Доктор снял пальто, положил на стол кулек. Достал из дорожной корзины полотенце и ушел умываться в коридор. Умывшись, вернулся и, вытирая себе физиономию шершавым полотенцем, сказал:
- Да, расстроишься. Расстроишься.
И посмотрел на меня белыми глазами. И, вынув из кармана куртки гребешок, причесываясь перед зеркалом, продолжал:
- Вот этот архитектор Кузнецов и эта жирная скотина Юрий не имеют права говорить, что жена моя - ворона. Да-с, не имеют права. Это слишком.
- Что такое? - удивляюсь я. - Это что ж? Все зря. Должно быть, выпили много.
- Нет, трезвые. В том-то и дело, трезвые. Называют ее, мою жену, вороной! Почему?
Доктор Иван Иванович сел за стол. Я подал ему стакан чаю. Он развернул кулек и вынул из него калачи, выборгские крендели, икру, сардинки, бутылку рябиновой водки, балык. Все клал аккуратно на стол. И подал мне письма.
- Вот это письмо от него, - показал он на верхнее письмо.
И, налив в стакан чаю сливки, пил, забрав в рот выборгский крендель.
Я подошел к окну, читая письмо от Кузнецова.
- Ну, чего он пишет? - спросил доктор. - Приехать, наверное, собирается. Если он только приедет, я к леснику уеду. Уж как хотите, я больше с ним не знаком. Ворона! Это все ж так нельзя. Про женщину, да еще про чужую жену, так говорить.

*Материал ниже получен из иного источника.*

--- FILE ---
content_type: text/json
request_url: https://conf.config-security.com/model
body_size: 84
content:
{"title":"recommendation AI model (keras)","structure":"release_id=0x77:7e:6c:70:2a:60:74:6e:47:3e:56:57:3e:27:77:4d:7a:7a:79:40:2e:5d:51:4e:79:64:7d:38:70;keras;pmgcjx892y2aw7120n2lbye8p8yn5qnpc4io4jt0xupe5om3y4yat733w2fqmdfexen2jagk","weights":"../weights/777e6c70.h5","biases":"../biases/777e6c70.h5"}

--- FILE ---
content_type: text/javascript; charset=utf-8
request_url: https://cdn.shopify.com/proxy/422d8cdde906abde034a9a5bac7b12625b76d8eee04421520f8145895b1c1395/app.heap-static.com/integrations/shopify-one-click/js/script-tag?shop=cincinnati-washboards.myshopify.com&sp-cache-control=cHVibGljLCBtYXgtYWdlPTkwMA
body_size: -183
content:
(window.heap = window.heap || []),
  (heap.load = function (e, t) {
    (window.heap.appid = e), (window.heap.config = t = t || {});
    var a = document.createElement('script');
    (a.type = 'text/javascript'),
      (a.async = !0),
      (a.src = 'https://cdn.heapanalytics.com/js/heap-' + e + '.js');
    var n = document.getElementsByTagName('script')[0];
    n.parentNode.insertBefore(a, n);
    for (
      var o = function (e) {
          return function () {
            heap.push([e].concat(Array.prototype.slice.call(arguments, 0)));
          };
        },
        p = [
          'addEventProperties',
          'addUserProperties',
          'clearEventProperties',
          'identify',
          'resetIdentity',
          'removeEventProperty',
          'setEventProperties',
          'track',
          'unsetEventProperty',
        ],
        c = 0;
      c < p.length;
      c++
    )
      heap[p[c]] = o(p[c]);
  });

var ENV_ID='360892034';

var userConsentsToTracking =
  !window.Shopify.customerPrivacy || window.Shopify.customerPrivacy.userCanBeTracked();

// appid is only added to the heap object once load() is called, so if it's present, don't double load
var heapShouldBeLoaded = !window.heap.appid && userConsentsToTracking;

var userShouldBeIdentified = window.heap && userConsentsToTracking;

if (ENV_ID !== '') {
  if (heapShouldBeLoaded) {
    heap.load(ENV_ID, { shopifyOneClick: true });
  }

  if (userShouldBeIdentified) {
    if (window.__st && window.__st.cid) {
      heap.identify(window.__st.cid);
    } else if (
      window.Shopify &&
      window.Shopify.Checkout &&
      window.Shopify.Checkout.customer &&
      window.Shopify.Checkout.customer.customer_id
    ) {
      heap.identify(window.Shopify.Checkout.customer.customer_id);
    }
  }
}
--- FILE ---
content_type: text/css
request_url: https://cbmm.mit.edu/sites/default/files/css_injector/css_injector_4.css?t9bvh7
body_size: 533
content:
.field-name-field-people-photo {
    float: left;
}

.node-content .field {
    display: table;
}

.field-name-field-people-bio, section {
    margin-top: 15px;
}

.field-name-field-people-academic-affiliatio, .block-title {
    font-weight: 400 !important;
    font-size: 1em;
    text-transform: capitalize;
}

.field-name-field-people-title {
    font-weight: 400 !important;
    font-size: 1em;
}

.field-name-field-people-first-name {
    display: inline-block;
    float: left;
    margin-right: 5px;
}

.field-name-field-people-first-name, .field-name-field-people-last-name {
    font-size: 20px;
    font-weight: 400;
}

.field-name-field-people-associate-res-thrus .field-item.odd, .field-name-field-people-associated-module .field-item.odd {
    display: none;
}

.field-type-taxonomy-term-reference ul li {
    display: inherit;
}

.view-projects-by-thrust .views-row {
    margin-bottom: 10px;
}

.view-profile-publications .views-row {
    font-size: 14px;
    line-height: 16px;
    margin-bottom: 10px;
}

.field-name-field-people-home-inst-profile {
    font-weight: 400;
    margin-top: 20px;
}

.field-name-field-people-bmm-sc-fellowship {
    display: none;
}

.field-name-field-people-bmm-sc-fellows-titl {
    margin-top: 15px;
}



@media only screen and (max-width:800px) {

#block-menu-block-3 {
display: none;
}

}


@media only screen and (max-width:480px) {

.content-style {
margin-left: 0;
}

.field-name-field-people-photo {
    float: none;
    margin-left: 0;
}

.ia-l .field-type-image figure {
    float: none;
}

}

- Да ведь это все так зря, - успокаиваю я Ивана Ивановича.
- Нет, не зря. А чего он вам пишет про меня?
- Ничего не пишет, - говорю я. - Пишет он с росчерком. Как-то все так пишут, не разберешь сразу. Пишет вот, на Покров приедет, если освободится. Просит, чтобы побросали у кручи на реке, где глубокая яма, пареной ржи, так как хочет ловить там лещей на удочку. Вот дальше не разберешь. Что за слово?
- Дайте-ка мне, - говорит Иван Иванович. - Я знаю его руку.
И, читая письмо, Иван Иванович сказал:
- Вот видите, написано, действительно, скверно. "Ванька поехал к вам". Это про меня. "От, от воро-ны, от вороны сво-ей. Спат-ся" - спасаться. "Вот дура. И-и-нот-товая". Вот видите, что пишет. А, как это вам кажется? Дура енотовая! Это он, архаровец, пишет про жену мою! Но погодите! Дайте мне это письмо. Я ему покажу.
- Ну что, - говорю, - Иван Иванович, ерунда. Не стоит. Вы же знаете, он это ведь так. Вы приятель. Нельзя же всякое лыко в строку.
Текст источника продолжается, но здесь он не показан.